Descriptions, Reviews, Etc.
Publisher Description:

This thoroughly revised and expanded edition of The Mediterranean World in Late Antiquity, now covering the period 395-700 AD, provides both a detailed introduction to late antiquity and a direct challenge to conventional views of the end of the Roman empire. Leading scholar Averil Cameron focuses on the changes and continuities in Mediterranean society as a whole before the Arab conquests. Two new chapters survey the situation in the east after the death of Justinian and cover the Byzantine wars with Persia, religious developments in the eastern Mediterranean during the life of Muhammad, the reign of Heraclius, the Arab conquests and the establishment of the Umayyad caliphate.

===

**What to do**
- 1) According to the publisher description, what period does the revised edition cover?
- 2) Reproduce the publisher description from "This thoroughly revised" to "the Umayyad caliphate.", swapping "chapters" for "sections".
- 3) Go on with the publisher description of the late antiquity book after its final sentence.

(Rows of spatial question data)
===

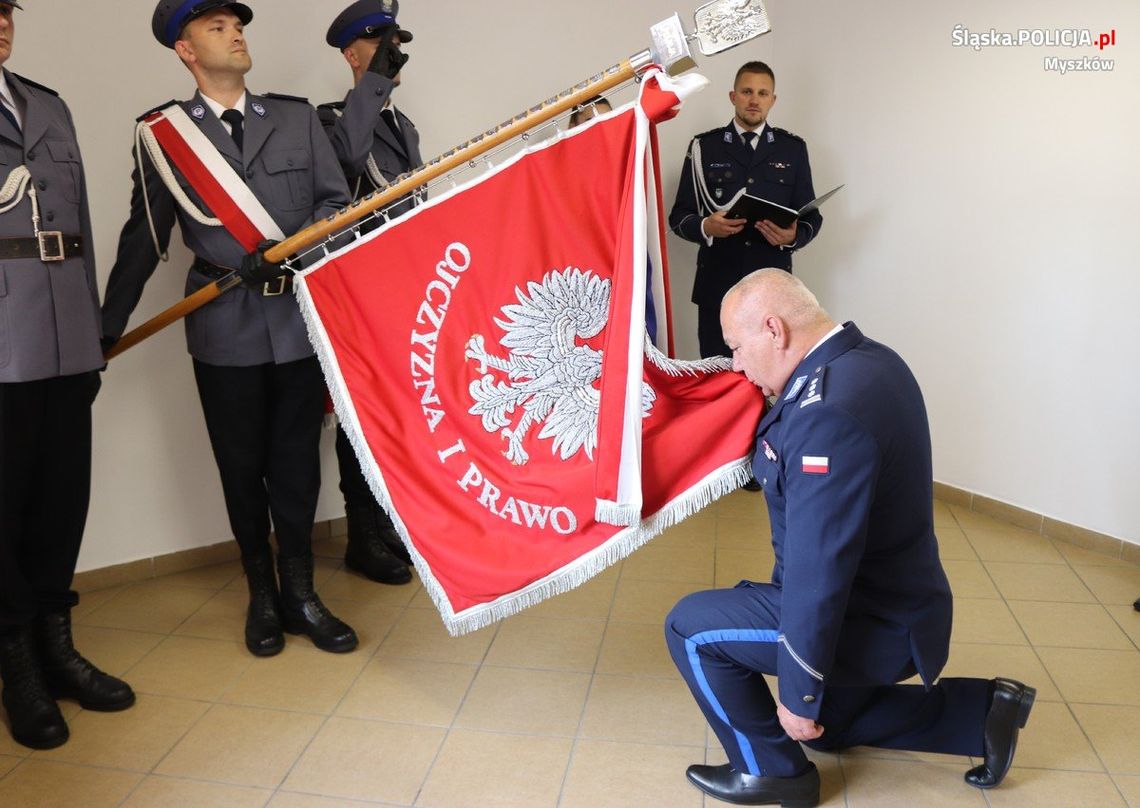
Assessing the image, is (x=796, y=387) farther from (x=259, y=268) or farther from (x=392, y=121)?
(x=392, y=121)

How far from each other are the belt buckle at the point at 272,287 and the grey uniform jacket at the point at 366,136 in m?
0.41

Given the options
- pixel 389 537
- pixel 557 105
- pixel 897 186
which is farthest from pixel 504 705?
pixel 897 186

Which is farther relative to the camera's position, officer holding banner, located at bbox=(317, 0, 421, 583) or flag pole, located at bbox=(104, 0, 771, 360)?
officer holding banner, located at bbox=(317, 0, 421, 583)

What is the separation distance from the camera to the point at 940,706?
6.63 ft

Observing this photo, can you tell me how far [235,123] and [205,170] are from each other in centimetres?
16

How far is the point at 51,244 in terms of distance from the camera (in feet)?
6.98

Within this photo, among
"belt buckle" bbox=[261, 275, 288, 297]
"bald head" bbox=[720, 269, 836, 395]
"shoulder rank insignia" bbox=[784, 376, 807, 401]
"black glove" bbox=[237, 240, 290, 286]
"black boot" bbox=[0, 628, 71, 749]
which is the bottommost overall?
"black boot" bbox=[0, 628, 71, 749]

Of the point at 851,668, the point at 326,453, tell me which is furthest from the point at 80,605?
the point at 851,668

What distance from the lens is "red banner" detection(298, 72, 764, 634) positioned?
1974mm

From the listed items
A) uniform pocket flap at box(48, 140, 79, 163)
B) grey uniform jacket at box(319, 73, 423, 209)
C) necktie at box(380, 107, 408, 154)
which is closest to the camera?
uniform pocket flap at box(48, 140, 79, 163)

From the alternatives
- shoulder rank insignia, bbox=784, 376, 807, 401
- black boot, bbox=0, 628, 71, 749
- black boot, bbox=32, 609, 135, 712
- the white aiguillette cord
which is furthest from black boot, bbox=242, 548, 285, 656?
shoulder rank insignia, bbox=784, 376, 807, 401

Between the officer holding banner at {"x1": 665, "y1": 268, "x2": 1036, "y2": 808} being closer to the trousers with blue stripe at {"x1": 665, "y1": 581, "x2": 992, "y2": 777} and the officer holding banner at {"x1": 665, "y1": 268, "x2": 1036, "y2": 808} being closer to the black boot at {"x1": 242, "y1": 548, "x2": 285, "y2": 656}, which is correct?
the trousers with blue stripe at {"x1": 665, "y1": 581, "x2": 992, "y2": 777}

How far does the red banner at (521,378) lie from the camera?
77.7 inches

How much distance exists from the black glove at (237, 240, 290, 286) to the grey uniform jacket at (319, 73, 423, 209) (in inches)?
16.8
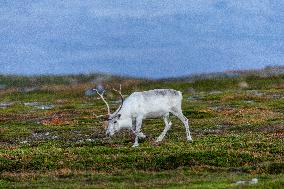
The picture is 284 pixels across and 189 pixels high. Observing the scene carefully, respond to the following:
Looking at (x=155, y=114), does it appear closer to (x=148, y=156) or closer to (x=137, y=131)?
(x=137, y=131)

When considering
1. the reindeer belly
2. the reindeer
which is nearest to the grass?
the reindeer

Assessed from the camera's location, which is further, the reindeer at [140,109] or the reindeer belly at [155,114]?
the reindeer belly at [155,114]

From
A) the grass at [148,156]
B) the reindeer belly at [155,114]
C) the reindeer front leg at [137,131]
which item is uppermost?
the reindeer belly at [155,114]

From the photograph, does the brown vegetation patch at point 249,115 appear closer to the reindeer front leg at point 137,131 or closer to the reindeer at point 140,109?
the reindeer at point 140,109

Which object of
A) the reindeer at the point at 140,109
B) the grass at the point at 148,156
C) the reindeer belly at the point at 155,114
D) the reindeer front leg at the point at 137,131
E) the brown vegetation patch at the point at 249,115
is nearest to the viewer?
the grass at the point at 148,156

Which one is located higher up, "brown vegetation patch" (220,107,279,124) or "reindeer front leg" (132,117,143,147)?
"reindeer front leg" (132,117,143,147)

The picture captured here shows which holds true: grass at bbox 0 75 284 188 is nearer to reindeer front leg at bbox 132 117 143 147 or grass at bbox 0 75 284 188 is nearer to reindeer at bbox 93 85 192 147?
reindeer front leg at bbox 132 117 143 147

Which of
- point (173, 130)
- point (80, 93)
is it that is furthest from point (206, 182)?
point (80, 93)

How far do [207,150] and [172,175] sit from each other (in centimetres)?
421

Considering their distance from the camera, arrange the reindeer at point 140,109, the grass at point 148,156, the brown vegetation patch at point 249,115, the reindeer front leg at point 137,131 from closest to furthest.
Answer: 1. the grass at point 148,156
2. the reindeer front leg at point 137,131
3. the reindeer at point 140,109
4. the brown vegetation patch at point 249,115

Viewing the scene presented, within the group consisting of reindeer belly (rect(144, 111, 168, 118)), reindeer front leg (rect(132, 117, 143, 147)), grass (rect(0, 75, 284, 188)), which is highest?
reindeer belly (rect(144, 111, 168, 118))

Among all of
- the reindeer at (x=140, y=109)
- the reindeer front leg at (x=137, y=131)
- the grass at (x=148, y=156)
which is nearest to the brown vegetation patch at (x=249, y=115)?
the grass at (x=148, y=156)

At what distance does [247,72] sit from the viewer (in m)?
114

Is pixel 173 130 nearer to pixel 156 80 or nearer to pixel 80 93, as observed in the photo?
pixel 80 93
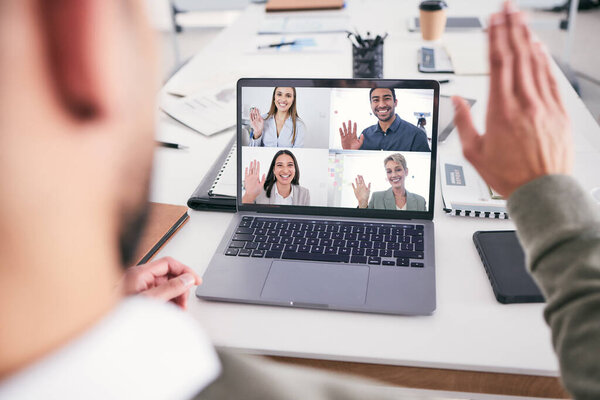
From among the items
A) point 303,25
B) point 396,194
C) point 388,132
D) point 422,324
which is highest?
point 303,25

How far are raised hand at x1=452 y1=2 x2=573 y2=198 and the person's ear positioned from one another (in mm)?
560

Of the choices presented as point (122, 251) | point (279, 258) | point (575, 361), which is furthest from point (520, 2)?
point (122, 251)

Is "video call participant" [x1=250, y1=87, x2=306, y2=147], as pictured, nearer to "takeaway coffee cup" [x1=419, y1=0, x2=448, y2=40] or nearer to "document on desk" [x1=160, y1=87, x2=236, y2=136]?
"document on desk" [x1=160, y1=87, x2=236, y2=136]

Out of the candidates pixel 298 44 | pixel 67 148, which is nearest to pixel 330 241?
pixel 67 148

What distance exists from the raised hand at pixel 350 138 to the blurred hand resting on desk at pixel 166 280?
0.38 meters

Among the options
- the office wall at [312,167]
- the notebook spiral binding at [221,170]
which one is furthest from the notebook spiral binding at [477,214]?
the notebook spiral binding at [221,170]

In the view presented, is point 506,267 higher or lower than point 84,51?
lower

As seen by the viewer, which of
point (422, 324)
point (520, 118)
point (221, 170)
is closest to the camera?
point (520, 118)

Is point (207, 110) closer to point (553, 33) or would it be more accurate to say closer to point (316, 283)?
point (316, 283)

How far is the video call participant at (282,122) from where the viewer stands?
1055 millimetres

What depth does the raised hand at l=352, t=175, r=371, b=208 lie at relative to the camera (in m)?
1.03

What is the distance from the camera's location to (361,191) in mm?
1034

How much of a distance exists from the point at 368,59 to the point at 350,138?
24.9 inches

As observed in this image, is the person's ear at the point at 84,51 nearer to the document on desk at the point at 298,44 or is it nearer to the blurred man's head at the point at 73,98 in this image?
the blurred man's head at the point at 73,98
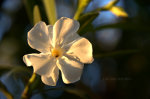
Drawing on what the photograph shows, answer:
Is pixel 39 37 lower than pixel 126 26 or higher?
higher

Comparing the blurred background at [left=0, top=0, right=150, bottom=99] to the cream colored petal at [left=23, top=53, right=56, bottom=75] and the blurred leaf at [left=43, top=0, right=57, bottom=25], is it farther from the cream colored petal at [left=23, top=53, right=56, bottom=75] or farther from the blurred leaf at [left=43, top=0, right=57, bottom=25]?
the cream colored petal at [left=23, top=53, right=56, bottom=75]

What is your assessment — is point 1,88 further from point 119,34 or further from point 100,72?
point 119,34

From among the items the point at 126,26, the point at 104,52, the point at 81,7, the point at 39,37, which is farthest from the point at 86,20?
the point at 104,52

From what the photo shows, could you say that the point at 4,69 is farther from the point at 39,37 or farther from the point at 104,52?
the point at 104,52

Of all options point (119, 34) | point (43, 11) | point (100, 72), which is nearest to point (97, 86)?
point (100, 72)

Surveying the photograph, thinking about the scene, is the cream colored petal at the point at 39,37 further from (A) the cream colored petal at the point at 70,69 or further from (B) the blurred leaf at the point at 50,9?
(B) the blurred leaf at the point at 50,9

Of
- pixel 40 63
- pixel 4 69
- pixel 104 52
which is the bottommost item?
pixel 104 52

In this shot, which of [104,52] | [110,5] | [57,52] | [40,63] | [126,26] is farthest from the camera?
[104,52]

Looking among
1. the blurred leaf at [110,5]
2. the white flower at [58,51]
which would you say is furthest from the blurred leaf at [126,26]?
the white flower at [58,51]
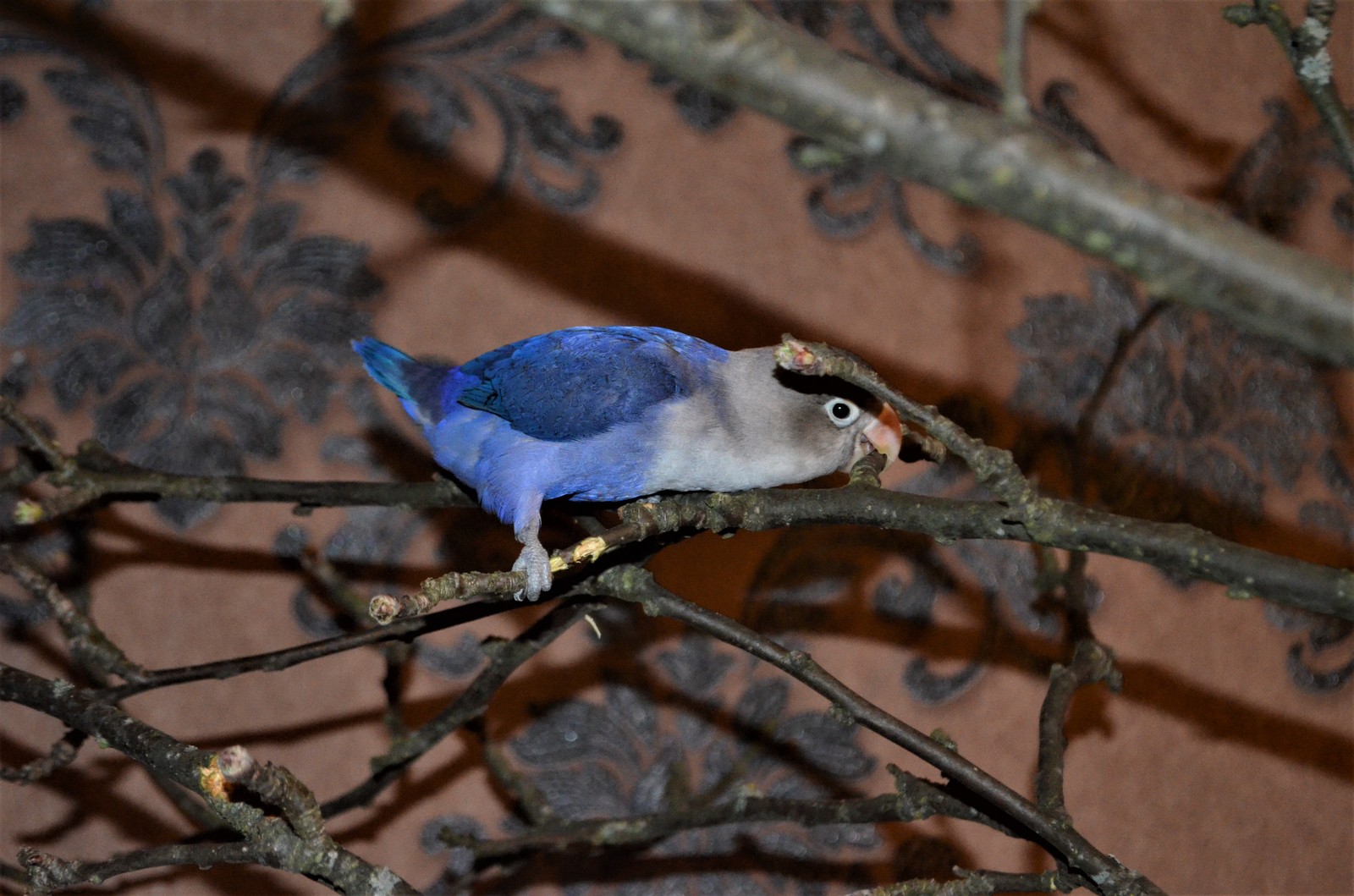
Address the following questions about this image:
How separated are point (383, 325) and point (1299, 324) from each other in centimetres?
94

===

**The replies**
- 1) 395-700 AD

- 2)
This thoroughly revised and expanded edition of The Mediterranean World in Late Antiquity, now covering the period 395-700 AD, provides both a detailed introduction to late antiquity and a direct challenge to conventional views of the end of the Roman empire. Leading scholar Averil Cameron focuses on the changes and continuities in Mediterranean society as a whole before the Arab conquests. Two new sections survey the situation in the east after the death of Justinian and cover the Byzantine wars with Persia, religious developments in the eastern Mediterranean during the life of Muhammad, the reign of Heraclius, the Arab conquests and the establishment of the Umayyad caliphate.

- 3)
Using the latest in-depth archaeological evidence, this all-round historical and thematic study of the west and the eastern empire has become the standard work on the period. The new edition takes account of recent research on topics such as the barbarian 'invasions', periodization, and questions of decline or continuity, as well as the current interest in church councils, orthodoxy and heresy and the separation of the miaphysite church in the sixth-century east. It contains a new introductory survey of recent scholarship on the fourth century AD, and has a full bibliography and extensive notes with suggestions for further reading.

The Mediterranean World in Late Antiquity 395-700 AD continues to be the benchmark for publications on the history of Late Antiquity and is indispensible to anyone studying the period.